## [WORK ITEM]
Every line in the entries where "Your" is found should be copied.

## [EXERCISE INPUTS]
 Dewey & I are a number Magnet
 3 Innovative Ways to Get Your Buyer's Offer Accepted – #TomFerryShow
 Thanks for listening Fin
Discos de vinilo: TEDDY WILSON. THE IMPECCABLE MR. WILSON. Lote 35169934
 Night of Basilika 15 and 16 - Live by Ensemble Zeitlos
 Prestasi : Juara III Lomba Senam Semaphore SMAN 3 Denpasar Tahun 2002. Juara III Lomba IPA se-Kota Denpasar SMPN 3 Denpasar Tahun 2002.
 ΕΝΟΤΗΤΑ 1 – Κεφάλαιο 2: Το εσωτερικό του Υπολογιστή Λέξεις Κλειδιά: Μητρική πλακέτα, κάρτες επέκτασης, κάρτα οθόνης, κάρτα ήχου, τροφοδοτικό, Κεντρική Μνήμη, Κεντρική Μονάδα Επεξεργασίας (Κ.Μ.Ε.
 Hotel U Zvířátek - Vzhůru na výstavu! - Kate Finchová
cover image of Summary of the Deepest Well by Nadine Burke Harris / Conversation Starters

---

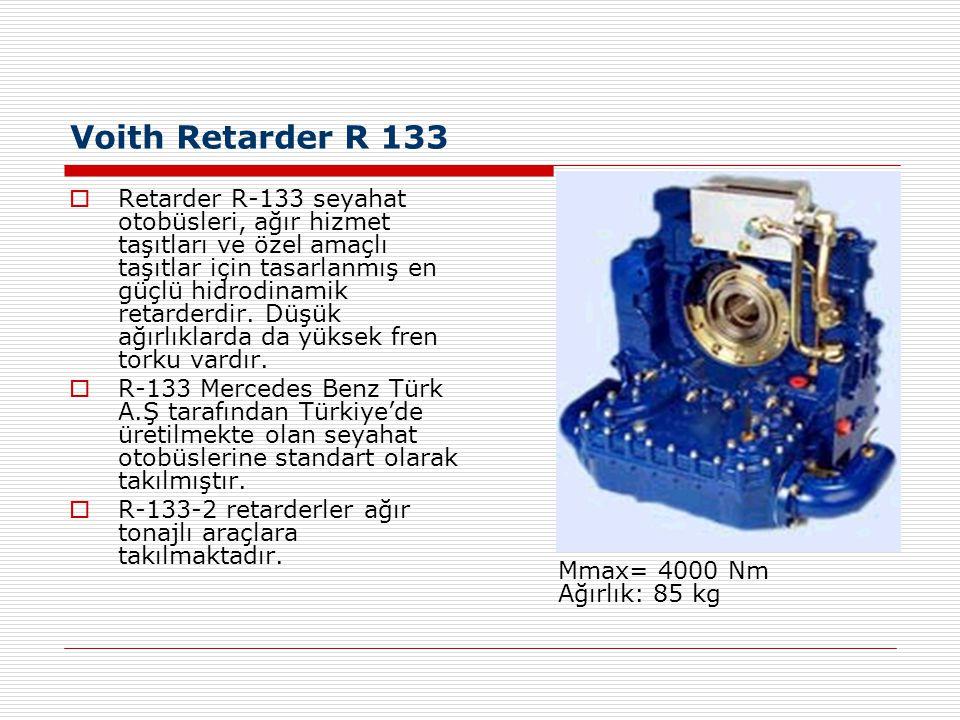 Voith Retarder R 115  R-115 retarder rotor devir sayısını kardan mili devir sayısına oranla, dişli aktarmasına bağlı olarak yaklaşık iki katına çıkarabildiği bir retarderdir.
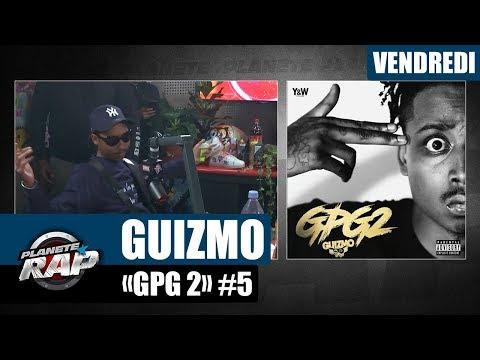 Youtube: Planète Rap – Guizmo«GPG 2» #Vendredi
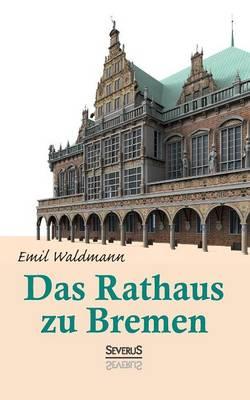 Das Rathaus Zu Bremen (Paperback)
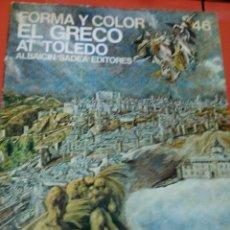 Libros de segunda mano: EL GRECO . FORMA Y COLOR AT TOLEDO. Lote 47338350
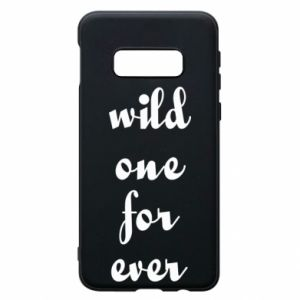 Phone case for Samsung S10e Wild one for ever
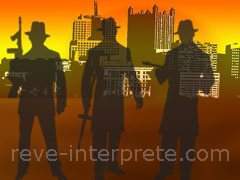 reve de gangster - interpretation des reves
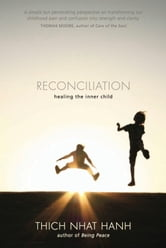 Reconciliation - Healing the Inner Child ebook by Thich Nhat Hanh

--

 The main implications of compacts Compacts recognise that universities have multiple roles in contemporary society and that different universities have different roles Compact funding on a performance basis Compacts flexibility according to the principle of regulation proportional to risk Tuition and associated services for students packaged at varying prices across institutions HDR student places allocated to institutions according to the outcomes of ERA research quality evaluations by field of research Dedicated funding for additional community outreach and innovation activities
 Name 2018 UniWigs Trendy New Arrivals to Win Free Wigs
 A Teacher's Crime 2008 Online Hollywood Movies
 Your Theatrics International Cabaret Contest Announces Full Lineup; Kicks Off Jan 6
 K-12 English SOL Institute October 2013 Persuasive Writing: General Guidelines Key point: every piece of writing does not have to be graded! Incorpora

## [WRITTEN RESPONSE]
 3 Innovative Ways to Get Your Buyer's Offer Accepted – #TomFerryShow
 Your Theatrics International Cabaret Contest Announces Full Lineup; Kicks Off Jan 6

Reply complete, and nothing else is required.